Promises in JavaScript¶
A Promise in JavaScript is an object that represents the eventual completion (or failure) of an asynchronous operation and its resulting value. It allows you to associate handlers with an asynchronous action’s eventual success value or failure reason.
Creating a Promise¶
You can create a Promise using the new Promise() syntax. The Promise constructor takes one argument, a callback with two parameters, resolve and reject. Do something within the callback, perhaps async, then call resolve if everything worked, otherwise call reject.

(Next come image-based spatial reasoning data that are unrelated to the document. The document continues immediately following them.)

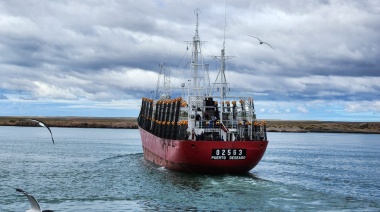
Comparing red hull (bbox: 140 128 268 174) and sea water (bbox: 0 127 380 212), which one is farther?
red hull (bbox: 140 128 268 174)

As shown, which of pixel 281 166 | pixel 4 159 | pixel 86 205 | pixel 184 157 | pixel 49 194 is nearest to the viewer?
pixel 86 205

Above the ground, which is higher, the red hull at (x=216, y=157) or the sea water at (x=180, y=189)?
the red hull at (x=216, y=157)

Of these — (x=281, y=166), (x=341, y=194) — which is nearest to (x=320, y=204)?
(x=341, y=194)

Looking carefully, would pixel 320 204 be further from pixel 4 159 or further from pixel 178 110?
pixel 4 159

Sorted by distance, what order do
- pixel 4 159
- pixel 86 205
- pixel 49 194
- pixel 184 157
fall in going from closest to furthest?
pixel 86 205
pixel 49 194
pixel 184 157
pixel 4 159

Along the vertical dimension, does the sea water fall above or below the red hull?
below

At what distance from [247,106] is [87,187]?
1691 centimetres

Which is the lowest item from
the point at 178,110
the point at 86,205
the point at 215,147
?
the point at 86,205

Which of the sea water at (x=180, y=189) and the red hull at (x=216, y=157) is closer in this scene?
the sea water at (x=180, y=189)

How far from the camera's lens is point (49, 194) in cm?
3412

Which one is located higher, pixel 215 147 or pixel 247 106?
pixel 247 106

let myPromise = new Promise(function(myResolve, myReject) {
// "Producing Code" (May take some time)
myResolve(); // when successful
myReject(); // when error
});
Consuming a Promise¶
The then() method is used to schedule code to be run if the Promise is fulfilled or rejected. The then() method returns a Promise. It takes up to two arguments: callback functions for the success and failure cases of the Promise.
myPromise.then(
function(value) { /* code if successful */ },
function(error) { /* code if some error */ }
);
Promise States¶
A Promise is in one of these states:
pending: initial state, neither fulfilled nor rejected.fulfilled: meaning that the operation was completed successfully.rejected: meaning that the operation failed.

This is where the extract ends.